How do you find a recursive structure? You write it out in full, for example, for x=2 and y=3, and you stare at the list until a pattern appears.

What do you do if the pattern does not appear?

That was my challenge in class the other day. I resolved it using the following uncounting method.

First, counting.

How many words are there? C(x+y,x), the binomial number.

Do you know any recursive formula for the binomial numbers? Yes: the Pascal triangle.

Let us write out the first few rows. How does one compute the next numbers?

With little effort, students remember or rediscover the recursive formulae C(n,x)=C(n-1,x)+C(n-1,x-1) .

Apply it here: C(x+y,x)=C(x+y-1,x)+C(x+y-1,x-1).

And now comes the uncounting method.

Step 1.

C(x+y,x) counts the number of words in {a,b} with x a's and y b's. Note that

C(x+y-1,x) counts the number of words in {a,b} with x a's and y-1 b's, and that

C(x+y-1,x-1) counts the number of words in {a,b} with x-1 a's and y b's.

Step 2.

So the recursive formula can be restated as:

the number of words in {a,b} with x a's and y b's equals

the number of words in {a,b} with x a's and y-1 b's plus

the number of words in {a,b} with x-1 a's and y b's.

Step 3.

Remove "number of" -- that's the

**uncounting**:

the words in {a,b} with x a's and y b's equal (i.e. are in bijection with)
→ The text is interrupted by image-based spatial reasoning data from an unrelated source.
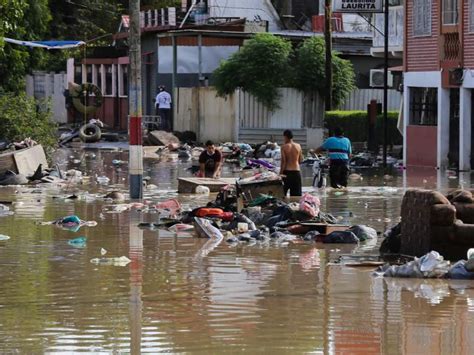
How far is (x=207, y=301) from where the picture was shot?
1248 cm

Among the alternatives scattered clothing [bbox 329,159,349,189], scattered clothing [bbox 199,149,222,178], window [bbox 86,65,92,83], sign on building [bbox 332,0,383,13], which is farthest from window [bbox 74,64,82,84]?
scattered clothing [bbox 329,159,349,189]

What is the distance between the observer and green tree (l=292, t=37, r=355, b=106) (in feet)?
152

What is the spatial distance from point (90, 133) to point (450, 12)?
2019cm

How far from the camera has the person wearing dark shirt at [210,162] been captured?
2731 cm

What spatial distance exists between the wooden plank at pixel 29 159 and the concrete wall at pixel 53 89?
105ft

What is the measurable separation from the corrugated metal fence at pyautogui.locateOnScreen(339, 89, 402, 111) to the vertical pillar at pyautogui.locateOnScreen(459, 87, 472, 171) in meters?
14.8

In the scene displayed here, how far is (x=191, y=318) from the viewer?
11523 millimetres

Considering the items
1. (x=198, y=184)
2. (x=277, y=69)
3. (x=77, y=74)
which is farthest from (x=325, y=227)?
(x=77, y=74)

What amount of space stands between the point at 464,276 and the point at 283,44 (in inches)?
1303

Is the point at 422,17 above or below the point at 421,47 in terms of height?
above

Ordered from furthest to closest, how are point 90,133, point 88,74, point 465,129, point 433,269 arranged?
point 88,74 → point 90,133 → point 465,129 → point 433,269

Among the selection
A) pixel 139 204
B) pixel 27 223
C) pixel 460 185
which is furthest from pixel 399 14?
pixel 27 223

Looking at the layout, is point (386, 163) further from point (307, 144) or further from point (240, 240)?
point (240, 240)

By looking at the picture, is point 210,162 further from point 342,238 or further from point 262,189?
point 342,238
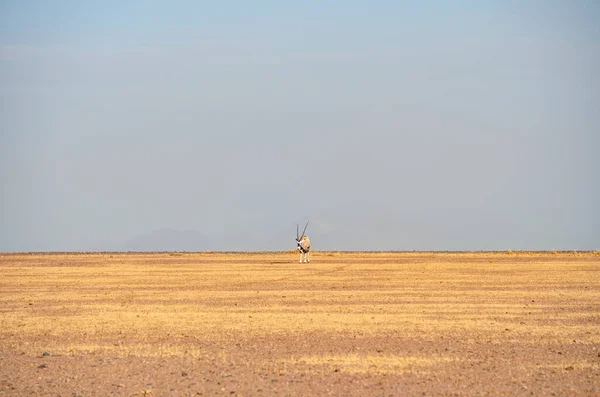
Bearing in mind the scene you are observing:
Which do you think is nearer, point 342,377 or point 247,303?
point 342,377

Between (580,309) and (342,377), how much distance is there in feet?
40.2

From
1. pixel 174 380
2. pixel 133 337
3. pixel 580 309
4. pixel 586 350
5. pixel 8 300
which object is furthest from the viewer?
pixel 8 300

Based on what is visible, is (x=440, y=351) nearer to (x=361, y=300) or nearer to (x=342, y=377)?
(x=342, y=377)

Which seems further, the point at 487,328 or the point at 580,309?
the point at 580,309

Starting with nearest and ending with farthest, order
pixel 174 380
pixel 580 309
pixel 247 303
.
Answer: pixel 174 380
pixel 580 309
pixel 247 303

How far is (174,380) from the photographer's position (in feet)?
49.8

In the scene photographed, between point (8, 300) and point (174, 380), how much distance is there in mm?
15848

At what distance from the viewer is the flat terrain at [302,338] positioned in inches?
582

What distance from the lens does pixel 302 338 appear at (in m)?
19.6

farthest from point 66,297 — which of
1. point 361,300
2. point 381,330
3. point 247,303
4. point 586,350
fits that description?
point 586,350

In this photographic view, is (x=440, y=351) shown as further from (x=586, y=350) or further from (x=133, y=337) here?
(x=133, y=337)

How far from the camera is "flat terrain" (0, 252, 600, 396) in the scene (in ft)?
48.5

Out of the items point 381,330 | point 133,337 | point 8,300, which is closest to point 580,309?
point 381,330

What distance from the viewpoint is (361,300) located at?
28.2 m
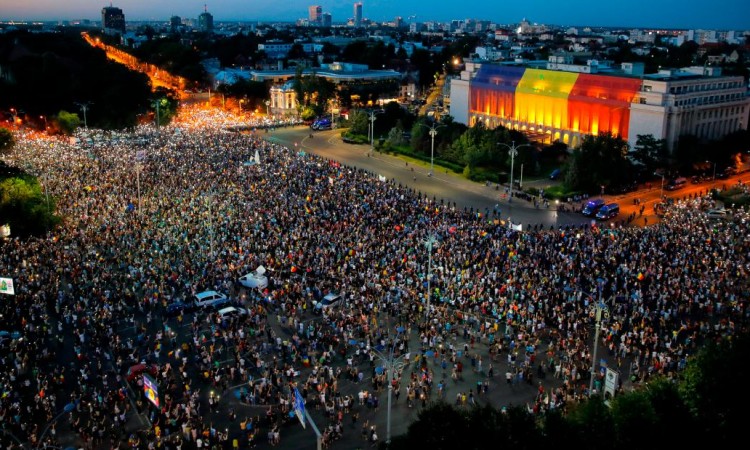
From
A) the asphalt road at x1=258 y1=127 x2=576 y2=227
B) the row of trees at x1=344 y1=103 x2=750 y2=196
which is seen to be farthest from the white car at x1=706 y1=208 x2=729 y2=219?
the row of trees at x1=344 y1=103 x2=750 y2=196

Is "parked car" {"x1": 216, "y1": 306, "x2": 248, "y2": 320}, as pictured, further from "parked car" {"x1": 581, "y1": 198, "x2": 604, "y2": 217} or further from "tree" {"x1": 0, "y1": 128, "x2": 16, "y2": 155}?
"tree" {"x1": 0, "y1": 128, "x2": 16, "y2": 155}

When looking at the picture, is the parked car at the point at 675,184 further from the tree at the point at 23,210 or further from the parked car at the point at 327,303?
the tree at the point at 23,210

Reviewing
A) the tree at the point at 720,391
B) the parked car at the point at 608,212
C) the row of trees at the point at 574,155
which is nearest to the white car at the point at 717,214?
the parked car at the point at 608,212

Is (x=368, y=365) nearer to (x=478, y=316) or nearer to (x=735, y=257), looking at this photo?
(x=478, y=316)

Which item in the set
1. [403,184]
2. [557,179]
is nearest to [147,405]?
[403,184]

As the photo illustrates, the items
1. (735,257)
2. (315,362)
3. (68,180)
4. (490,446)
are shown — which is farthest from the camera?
(68,180)

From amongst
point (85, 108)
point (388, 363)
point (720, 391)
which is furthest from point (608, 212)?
point (85, 108)
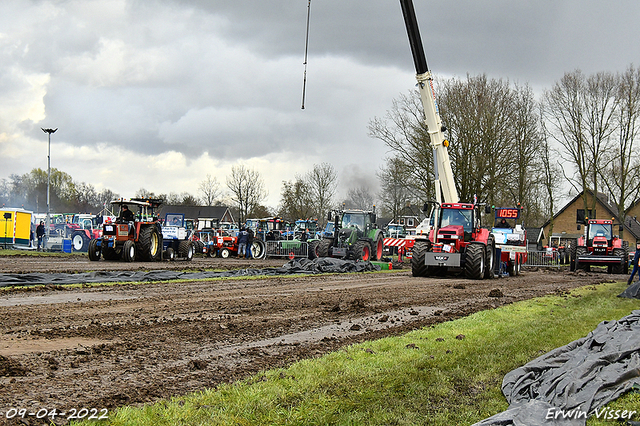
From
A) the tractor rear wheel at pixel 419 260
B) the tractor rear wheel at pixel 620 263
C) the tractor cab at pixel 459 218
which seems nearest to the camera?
the tractor rear wheel at pixel 419 260

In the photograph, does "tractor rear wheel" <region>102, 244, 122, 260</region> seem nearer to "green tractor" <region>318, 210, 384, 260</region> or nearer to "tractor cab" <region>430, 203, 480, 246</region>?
"green tractor" <region>318, 210, 384, 260</region>

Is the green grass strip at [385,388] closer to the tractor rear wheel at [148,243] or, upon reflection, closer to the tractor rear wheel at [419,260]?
the tractor rear wheel at [419,260]

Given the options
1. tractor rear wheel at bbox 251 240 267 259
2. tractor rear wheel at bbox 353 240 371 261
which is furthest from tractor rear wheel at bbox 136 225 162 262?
tractor rear wheel at bbox 353 240 371 261

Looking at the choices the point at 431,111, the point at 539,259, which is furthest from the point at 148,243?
the point at 539,259

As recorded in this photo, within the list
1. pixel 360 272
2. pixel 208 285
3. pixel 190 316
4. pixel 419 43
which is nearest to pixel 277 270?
pixel 360 272

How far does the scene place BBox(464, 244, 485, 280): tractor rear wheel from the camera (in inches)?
757

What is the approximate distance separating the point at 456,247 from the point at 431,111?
5259 millimetres

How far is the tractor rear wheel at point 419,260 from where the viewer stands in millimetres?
19861

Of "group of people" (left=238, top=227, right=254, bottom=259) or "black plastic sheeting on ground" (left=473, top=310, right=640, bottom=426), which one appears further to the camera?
"group of people" (left=238, top=227, right=254, bottom=259)

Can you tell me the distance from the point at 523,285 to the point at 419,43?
28.8 feet

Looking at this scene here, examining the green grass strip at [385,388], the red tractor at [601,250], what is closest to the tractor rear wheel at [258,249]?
the red tractor at [601,250]

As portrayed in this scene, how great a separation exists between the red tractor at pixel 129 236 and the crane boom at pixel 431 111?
38.8 feet

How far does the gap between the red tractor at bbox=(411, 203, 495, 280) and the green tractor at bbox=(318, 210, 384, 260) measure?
4.47m

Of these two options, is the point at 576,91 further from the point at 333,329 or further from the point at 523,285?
the point at 333,329
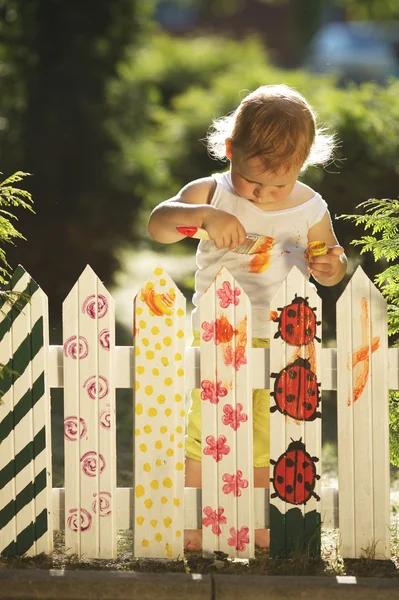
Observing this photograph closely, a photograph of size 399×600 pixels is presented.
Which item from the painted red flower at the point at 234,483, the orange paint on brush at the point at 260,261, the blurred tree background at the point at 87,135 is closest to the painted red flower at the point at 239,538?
the painted red flower at the point at 234,483

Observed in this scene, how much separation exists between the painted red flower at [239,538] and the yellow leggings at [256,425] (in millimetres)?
332

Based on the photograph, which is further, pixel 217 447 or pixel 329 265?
pixel 329 265

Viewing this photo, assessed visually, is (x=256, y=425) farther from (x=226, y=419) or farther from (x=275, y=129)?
(x=275, y=129)

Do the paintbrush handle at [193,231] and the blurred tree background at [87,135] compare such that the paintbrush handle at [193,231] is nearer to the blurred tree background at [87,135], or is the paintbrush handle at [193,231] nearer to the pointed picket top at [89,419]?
the pointed picket top at [89,419]

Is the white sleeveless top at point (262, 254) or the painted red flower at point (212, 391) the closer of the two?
the painted red flower at point (212, 391)

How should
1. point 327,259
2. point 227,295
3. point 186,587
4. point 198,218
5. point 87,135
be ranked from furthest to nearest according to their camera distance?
point 87,135 < point 327,259 < point 198,218 < point 227,295 < point 186,587

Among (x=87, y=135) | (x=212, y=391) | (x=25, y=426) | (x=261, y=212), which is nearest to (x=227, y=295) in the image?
(x=212, y=391)

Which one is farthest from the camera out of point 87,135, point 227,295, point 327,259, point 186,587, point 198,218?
point 87,135

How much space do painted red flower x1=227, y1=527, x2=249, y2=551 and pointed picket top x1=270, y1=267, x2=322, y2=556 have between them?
9cm

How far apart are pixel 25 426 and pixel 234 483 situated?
760 millimetres

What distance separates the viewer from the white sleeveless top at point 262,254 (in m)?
3.51

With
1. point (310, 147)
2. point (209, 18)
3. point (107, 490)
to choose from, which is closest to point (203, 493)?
point (107, 490)

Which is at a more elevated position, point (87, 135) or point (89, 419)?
point (87, 135)

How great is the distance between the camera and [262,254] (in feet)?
11.5
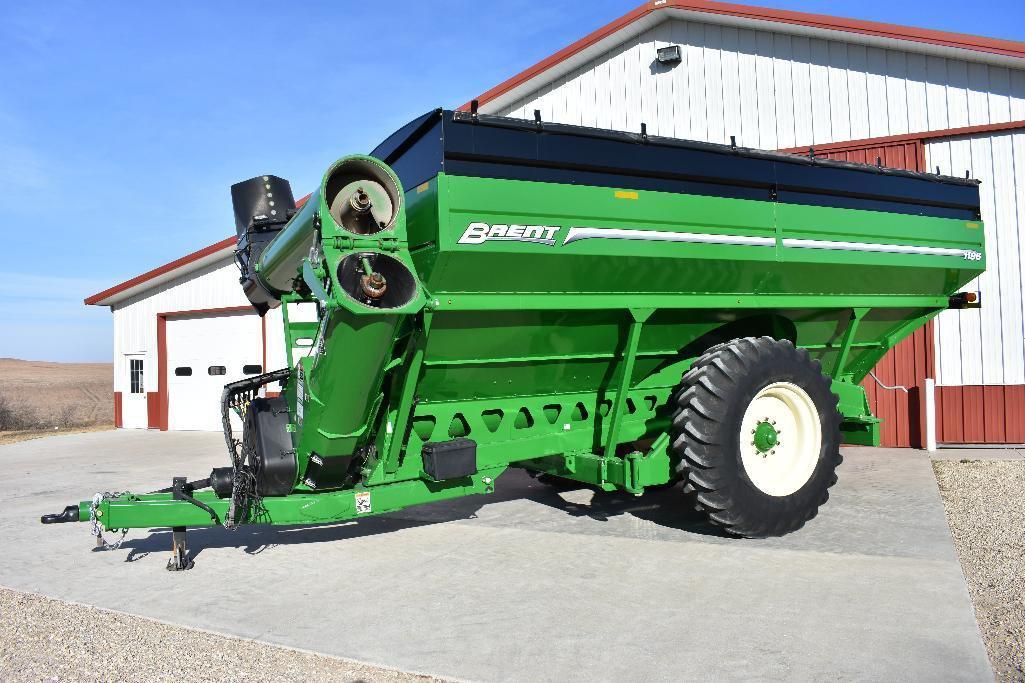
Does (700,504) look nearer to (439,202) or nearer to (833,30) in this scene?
(439,202)

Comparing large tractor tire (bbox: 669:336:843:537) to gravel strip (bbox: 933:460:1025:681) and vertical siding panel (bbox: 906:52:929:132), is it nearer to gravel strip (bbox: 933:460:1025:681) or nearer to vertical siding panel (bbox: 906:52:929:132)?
gravel strip (bbox: 933:460:1025:681)

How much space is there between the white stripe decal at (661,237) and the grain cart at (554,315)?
0.06ft

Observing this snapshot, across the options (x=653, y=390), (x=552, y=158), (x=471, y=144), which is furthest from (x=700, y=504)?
(x=471, y=144)

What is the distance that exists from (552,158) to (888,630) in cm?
322

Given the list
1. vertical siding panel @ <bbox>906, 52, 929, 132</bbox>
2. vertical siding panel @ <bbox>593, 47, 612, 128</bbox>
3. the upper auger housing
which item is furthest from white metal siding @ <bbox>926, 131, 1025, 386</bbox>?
the upper auger housing

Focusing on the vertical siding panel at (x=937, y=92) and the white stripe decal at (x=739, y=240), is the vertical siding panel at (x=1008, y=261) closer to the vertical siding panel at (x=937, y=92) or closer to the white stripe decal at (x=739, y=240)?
the vertical siding panel at (x=937, y=92)

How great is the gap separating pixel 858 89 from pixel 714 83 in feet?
6.48

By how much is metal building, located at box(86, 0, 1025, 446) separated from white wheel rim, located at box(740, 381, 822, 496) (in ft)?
11.8

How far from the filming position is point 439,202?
4.13 metres

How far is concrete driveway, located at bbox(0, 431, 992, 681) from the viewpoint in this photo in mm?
3416

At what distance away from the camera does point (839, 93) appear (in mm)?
10008

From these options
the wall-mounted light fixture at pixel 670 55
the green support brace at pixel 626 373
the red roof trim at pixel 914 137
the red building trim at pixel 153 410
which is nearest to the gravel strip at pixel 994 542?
the green support brace at pixel 626 373

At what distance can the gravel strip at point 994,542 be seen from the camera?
357 centimetres

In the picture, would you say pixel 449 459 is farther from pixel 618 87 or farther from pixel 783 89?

the words in {a,b} with x a's and y-1 b's plus (i.e. disjoint union)

the words in {a,b} with x-1 a's and y b's.

Now, with this big hint, back to the pattern problem. You have written your list in full for x=2 and y=3. You stare at the list until a pattern appears, where now, the pattern you're looking for is a decomposition into two subsets: one corresponding to words with x=2-1=1 and y=3, and the other corresponding to words with x=2 and y=3-1=2. At this point, students see the pattern, and we are done.

I learned this from a course on bijective combinatorics, one of my favorite courses ever, taught by Viennot when I was a student.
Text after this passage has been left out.